§ Problem requirements
Give back each entry unchanged, minus pictures.

§ Records to process
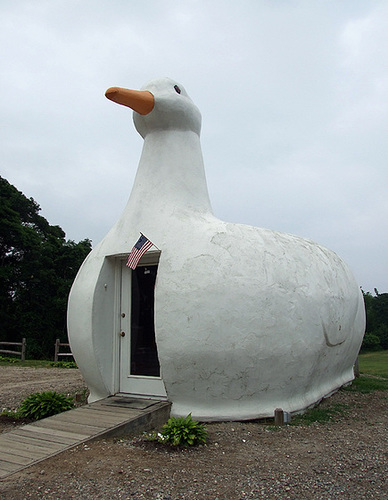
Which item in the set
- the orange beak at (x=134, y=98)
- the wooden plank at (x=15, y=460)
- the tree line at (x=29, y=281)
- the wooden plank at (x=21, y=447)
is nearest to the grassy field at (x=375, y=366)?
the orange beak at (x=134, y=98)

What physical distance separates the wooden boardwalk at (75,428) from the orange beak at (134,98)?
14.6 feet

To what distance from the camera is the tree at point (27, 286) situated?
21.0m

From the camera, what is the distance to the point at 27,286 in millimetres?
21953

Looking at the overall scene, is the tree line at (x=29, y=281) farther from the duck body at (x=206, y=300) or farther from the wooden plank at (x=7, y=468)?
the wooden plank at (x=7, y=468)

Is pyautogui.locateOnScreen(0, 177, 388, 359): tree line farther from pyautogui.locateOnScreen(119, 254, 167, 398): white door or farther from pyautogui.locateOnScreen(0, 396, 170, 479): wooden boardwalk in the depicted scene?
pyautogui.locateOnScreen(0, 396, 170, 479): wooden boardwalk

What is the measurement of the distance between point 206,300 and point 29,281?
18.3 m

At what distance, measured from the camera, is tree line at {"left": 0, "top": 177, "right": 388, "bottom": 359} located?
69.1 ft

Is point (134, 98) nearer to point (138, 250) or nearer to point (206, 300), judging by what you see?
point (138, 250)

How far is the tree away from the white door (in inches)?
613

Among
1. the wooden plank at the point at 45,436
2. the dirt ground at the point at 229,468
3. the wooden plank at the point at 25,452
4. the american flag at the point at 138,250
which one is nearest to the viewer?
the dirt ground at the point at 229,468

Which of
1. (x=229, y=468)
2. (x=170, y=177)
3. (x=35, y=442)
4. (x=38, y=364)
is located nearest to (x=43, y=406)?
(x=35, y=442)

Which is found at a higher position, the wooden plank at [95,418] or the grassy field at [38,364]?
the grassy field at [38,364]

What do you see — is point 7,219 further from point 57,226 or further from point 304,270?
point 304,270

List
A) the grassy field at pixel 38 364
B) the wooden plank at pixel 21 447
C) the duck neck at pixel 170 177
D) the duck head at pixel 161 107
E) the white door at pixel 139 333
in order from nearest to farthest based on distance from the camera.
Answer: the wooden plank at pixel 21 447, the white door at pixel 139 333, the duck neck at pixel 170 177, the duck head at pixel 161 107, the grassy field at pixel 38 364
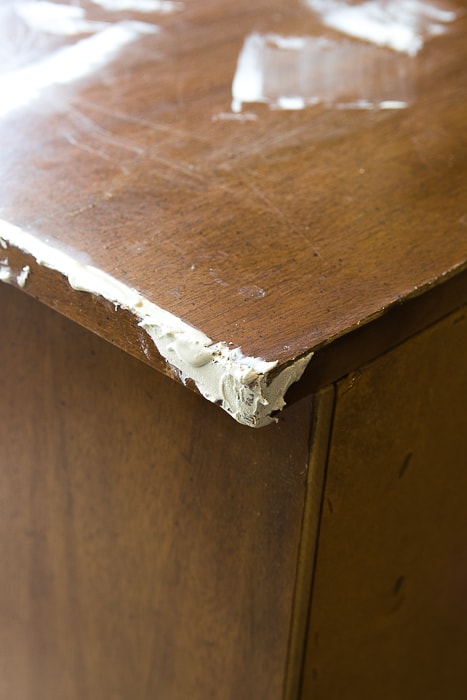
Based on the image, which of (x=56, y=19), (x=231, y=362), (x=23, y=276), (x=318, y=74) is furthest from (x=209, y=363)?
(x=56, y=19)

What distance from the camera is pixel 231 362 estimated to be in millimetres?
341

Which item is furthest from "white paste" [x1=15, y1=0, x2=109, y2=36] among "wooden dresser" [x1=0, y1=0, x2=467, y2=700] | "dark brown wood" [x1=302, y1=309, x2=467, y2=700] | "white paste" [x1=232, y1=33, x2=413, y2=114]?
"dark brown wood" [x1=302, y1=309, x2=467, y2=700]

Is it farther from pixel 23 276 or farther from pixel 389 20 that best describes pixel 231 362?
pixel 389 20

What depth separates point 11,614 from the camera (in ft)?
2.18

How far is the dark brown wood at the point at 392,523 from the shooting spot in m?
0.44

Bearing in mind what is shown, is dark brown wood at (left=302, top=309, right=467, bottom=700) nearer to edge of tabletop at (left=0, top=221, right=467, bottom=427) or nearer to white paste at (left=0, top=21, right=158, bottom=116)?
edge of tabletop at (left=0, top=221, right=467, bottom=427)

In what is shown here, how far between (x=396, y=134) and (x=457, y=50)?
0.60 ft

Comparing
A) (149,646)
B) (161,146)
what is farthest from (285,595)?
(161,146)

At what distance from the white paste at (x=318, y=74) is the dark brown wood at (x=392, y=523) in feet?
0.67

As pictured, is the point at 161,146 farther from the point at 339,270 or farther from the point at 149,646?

§ Task result
Which item in the set
- the orange beak at (x=134, y=98)
- the wooden plank at (x=15, y=460)
- the tree line at (x=29, y=281)
- the wooden plank at (x=21, y=447)
is nearest to the grassy field at (x=375, y=366)?
the orange beak at (x=134, y=98)

What physical distance separates the wooden boardwalk at (75,428) from the orange beak at (134,98)?
14.6 feet

To what distance from the camera is the tree at point (27, 286) situated?
21.0m

From the camera, what is the distance to the point at 27,286 in millimetres?
21953

Looking at the overall scene, is the tree line at (x=29, y=281) farther from the duck body at (x=206, y=300) or farther from the wooden plank at (x=7, y=468)?
the wooden plank at (x=7, y=468)

Is pyautogui.locateOnScreen(0, 177, 388, 359): tree line farther from pyautogui.locateOnScreen(119, 254, 167, 398): white door or farther from pyautogui.locateOnScreen(0, 396, 170, 479): wooden boardwalk in the depicted scene?
pyautogui.locateOnScreen(0, 396, 170, 479): wooden boardwalk

What is the measurement of the distance between point 206,300 and point 29,281?
18.3 m

At what distance, measured from the camera, is tree line at {"left": 0, "top": 177, "right": 388, "bottom": 359} located?
69.1 ft

Is point (134, 98) nearer to point (138, 250) or nearer to point (206, 300), judging by what you see?
point (138, 250)

How far is the tree away from the white door (in inches)?
613

Among
1. the wooden plank at the point at 45,436
2. the dirt ground at the point at 229,468
3. the wooden plank at the point at 25,452
4. the american flag at the point at 138,250
which one is nearest to the viewer?
the dirt ground at the point at 229,468

Which of
1. (x=229, y=468)
2. (x=170, y=177)
3. (x=35, y=442)
4. (x=38, y=364)
is located nearest to (x=43, y=406)?
(x=35, y=442)

Which is found at a higher position, the wooden plank at [95,418] or the grassy field at [38,364]?
the grassy field at [38,364]

What do you see — is point 7,219 further from point 57,226 or further from point 304,270?
point 304,270

List
A) the grassy field at pixel 38 364
B) the wooden plank at pixel 21 447
C) the duck neck at pixel 170 177
D) the duck head at pixel 161 107
E) the white door at pixel 139 333
in order from nearest to farthest based on distance from the camera.
Answer: the wooden plank at pixel 21 447, the white door at pixel 139 333, the duck neck at pixel 170 177, the duck head at pixel 161 107, the grassy field at pixel 38 364
Based on the image, which of (x=56, y=19), (x=231, y=362), (x=23, y=276), (x=318, y=74) is furthest from (x=209, y=363)?
(x=56, y=19)

What distance from the camera is pixel 231 362 estimated to be in millimetres?
341

Which item is furthest from "white paste" [x1=15, y1=0, x2=109, y2=36] among "wooden dresser" [x1=0, y1=0, x2=467, y2=700] | "dark brown wood" [x1=302, y1=309, x2=467, y2=700] | "white paste" [x1=232, y1=33, x2=413, y2=114]?
"dark brown wood" [x1=302, y1=309, x2=467, y2=700]

Is it farther from pixel 23 276 or farther from pixel 389 20 that best describes pixel 231 362?
pixel 389 20

What depth separates point 11,614 from the camera (in ft)?
2.18

How far is the dark brown wood at the point at 392,523 from the shooting spot in m?
0.44

Bearing in mind what is shown, is dark brown wood at (left=302, top=309, right=467, bottom=700) nearer to edge of tabletop at (left=0, top=221, right=467, bottom=427) or nearer to white paste at (left=0, top=21, right=158, bottom=116)?
edge of tabletop at (left=0, top=221, right=467, bottom=427)

In what is shown here, how far between (x=396, y=134) and (x=457, y=50)?
0.60 ft

Comparing
A) (149,646)
B) (161,146)
what is farthest from (285,595)?
(161,146)

At what distance from the white paste at (x=318, y=74) is the dark brown wood at (x=392, y=523) in feet?
0.67

As pictured, is the point at 161,146 farther from the point at 339,270 or farther from the point at 149,646?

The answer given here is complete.